I have a parsed representation of an SQL query in the form of an abstract syntax tree. I'd like to convert it into an intermediate logical tree representation, which can in turn be expanded into candidate physical operation trees by the optimizer.
Following various resources discussing the topic (CMU lecture, Database Management System, Dayal's 1987 paper on nested subqueries), I managed to translate most of the query into an intermediate algebraic form (e.g. π_a(R⋈S)) but I get stuck at translating common table expressions and lateral joins.

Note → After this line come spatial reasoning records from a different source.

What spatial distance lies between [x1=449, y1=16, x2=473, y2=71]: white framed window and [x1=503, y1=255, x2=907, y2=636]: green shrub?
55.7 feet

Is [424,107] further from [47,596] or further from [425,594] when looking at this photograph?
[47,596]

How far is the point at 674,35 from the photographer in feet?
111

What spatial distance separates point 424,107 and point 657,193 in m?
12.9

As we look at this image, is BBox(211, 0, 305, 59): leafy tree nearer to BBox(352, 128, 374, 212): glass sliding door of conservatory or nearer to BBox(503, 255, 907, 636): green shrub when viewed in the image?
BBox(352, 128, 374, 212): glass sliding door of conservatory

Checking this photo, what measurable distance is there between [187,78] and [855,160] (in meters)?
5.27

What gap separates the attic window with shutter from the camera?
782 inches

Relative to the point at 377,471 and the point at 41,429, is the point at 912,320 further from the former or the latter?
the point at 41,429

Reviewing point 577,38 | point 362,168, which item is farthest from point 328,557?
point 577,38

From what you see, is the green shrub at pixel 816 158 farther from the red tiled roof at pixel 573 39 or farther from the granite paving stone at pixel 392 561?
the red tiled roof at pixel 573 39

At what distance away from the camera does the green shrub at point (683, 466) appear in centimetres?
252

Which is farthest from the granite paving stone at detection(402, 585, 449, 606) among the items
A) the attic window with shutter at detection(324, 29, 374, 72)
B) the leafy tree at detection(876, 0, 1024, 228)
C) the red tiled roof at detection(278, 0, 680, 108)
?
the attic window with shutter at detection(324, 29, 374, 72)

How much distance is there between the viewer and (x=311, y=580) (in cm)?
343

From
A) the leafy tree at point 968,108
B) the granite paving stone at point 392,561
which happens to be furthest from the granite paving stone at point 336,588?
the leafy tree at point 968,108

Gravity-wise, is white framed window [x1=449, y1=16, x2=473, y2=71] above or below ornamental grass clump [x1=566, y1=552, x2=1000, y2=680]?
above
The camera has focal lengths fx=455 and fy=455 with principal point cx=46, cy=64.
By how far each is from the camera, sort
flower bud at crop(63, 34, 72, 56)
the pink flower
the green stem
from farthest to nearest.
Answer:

- I can't find a way to include CTEs in the algebraic tree without inlining all references to them. While running down the algebraic tree, the optimizer would come across the same expanded CTE, which seems inefficient.
- By definition, subqueries in lateral joins can reference columns provided by preceding FROM items. When using a relational algebra tree representation, FROM items preceding the subquery are parent nodes, but join nodes can only reference columns output by child nodes. For instance:
SELECT *
FROM
(SELECT 1 id) A,
(
(SELECT 2) B
JOIN LATERAL (SELECT A.id) C ON TRUE
) D;
NAT. JOIN
├── A
└── LATERAL JOIN (D)
├── B
└── C <- should be able to reference A
Can these constraints be expressed in terms of algebraic operations or do they typically need bespoke data structures? For example, separate subtrees for CTEs instead of a single tree for the whole logical plan - but then, how can the optimizer optimize the query globally instead of each subtree individually?
More generally, are there better intermediate representations than algebraic trees for the purpose of query optimization?